23 outubro, 2011

Das guerras do ópio às guerras do petróleo por Domenico Losurdo


Tradução de  João Carlos Graça.



A morte de Khadafi é uma viragem histórica”, proclamam em coro os dirigentes da NATO e do Ocidente, não se preocupando sequer em guardar distâncias relativamente ao bárbaro assassinato do dirigente líbio e às mentiras despudoradas a esse respeito proferidas pelos dirigentes dos “rebeldes”. E todavia, efectivamente trata-se duma viragem. Mas para compreender o significado de que a guerra contra a Líbia se reveste no âmbito da história do colonialismo, é conveniente partir de mais longe…
  Quando em 1840 os navios de guerra ingleses se mostram em frente das costas e das cidades da China, os agressores dispõem da potência de fogo de milhares de canhões e podem semear a destruição em larga escala sem recearem ser atingidos pela artilharia inimiga, cujo alcance é muito mais reduzido.

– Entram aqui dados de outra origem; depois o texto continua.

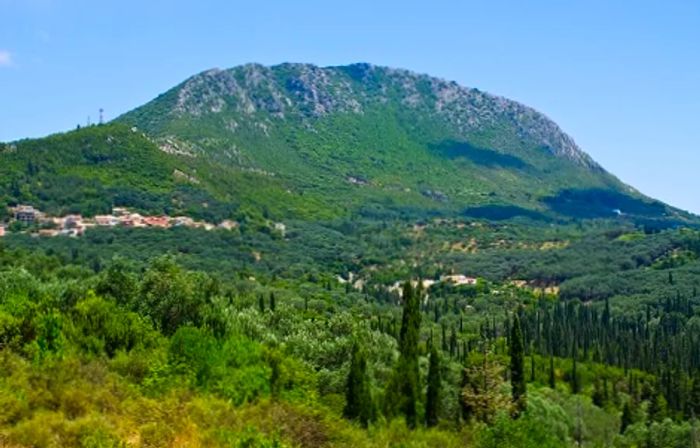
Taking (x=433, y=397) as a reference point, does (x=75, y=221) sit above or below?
above

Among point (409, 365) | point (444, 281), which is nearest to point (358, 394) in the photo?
point (409, 365)

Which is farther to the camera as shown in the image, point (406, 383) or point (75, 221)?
point (75, 221)

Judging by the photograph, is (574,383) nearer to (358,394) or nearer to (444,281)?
(358,394)

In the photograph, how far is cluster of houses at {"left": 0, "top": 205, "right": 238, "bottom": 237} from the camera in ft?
586

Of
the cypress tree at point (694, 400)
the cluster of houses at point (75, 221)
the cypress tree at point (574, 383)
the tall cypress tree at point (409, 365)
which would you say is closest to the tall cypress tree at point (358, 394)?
the tall cypress tree at point (409, 365)

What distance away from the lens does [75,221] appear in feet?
610

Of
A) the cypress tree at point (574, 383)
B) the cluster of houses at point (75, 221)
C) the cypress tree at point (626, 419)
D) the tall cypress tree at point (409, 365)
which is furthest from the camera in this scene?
the cluster of houses at point (75, 221)

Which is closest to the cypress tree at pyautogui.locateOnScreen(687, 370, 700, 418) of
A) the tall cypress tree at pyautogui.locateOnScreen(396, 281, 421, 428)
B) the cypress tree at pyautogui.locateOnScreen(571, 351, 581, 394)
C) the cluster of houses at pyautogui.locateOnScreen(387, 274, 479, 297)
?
the cypress tree at pyautogui.locateOnScreen(571, 351, 581, 394)

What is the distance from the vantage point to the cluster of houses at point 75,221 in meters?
179

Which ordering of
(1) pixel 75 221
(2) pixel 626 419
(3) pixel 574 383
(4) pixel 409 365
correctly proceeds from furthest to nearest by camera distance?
(1) pixel 75 221 → (3) pixel 574 383 → (2) pixel 626 419 → (4) pixel 409 365

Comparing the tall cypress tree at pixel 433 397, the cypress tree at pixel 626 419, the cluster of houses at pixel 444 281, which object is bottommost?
the cypress tree at pixel 626 419

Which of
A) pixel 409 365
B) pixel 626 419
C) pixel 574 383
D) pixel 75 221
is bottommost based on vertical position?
pixel 626 419

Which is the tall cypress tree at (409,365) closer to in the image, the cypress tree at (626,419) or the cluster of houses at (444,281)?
the cypress tree at (626,419)

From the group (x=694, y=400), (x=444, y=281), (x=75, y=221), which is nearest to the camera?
(x=694, y=400)
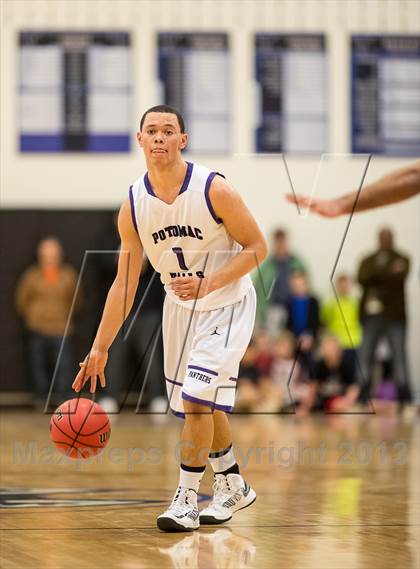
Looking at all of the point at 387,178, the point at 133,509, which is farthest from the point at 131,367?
the point at 387,178

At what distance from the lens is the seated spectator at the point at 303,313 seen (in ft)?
44.4

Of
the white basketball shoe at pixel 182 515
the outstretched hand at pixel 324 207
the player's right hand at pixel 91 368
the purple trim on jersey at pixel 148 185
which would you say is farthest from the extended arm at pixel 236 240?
the white basketball shoe at pixel 182 515

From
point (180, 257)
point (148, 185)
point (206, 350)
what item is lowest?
point (206, 350)

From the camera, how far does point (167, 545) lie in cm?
505

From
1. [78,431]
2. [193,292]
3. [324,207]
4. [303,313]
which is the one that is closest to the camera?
[193,292]

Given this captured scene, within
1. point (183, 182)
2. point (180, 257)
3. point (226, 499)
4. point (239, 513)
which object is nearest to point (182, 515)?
point (226, 499)

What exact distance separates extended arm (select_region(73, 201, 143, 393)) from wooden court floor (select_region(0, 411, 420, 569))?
0.78 metres

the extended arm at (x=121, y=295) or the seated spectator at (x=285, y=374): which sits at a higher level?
the extended arm at (x=121, y=295)

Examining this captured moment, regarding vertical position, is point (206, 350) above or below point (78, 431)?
above

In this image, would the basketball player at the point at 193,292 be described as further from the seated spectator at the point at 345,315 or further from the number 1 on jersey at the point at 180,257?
the seated spectator at the point at 345,315

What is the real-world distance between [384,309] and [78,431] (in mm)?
7995

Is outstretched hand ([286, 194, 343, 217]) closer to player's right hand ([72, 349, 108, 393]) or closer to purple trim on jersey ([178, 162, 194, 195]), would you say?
purple trim on jersey ([178, 162, 194, 195])

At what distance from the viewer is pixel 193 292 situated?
219 inches

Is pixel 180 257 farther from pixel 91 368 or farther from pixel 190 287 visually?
pixel 91 368
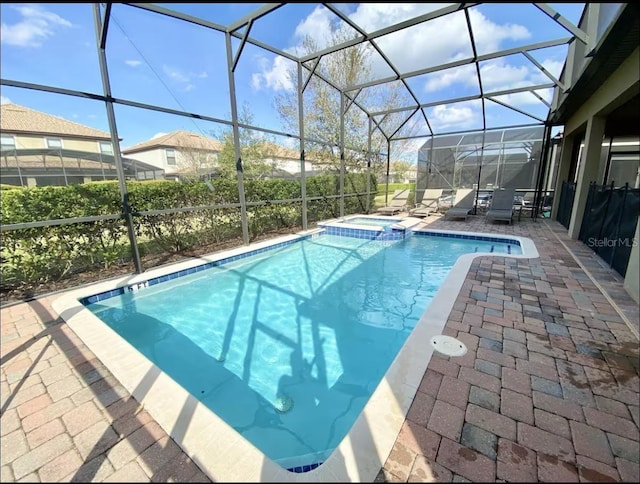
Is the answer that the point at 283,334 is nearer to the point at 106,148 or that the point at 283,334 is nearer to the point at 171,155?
the point at 106,148

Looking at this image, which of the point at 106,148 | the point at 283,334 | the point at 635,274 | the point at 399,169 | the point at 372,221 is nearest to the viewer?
the point at 635,274

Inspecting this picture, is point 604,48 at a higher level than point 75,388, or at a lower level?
higher

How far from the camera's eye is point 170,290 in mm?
4723

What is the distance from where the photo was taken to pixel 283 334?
3.68 meters

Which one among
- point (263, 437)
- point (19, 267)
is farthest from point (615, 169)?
point (19, 267)

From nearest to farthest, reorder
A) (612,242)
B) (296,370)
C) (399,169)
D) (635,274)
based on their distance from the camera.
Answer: (296,370), (635,274), (612,242), (399,169)

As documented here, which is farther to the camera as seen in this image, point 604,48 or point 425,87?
point 425,87

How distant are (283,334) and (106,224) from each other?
138 inches

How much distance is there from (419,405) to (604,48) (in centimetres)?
531

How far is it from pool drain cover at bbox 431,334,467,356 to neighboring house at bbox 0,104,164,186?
5.07 meters

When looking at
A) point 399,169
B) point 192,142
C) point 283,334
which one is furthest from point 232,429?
point 399,169

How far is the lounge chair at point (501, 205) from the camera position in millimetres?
9231

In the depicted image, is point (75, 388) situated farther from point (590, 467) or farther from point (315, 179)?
point (315, 179)

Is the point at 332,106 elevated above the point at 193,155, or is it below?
above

É o triunfo da política da canhoneira: o grande país asiático e a sua milenária civilização são constrangidos a capitular; tem início aquilo que a historiografia chinesa define justamente como século das humilhações, o qual termina em 1949, com a chegada ao poder do Partido comunista e de Mao Zedong.
Nos nossos dias, a chamada “Revolution in Military Affairs” (RMA) criou para numerosos países do Terceiro Mundo uma situação similar àquela no seu tempo defrontada pela China. No decurso da guerra contra a Líbia de Khadafi, a NATO pôde tranquilamente efectuar milhares e milhares de bombardeamentos e não apenas não sofreu qualquer perda, como na verdade nem sequer arriscou sofrê-la. Neste sentido, mais do que a um exército tradicional, a NATO assemelha-se a um pelotão de execução; de modo que a execução final de Khadafi, mais do que ser um caso ou um incidente de percurso, revela o sentido profundo da operação no seu todo.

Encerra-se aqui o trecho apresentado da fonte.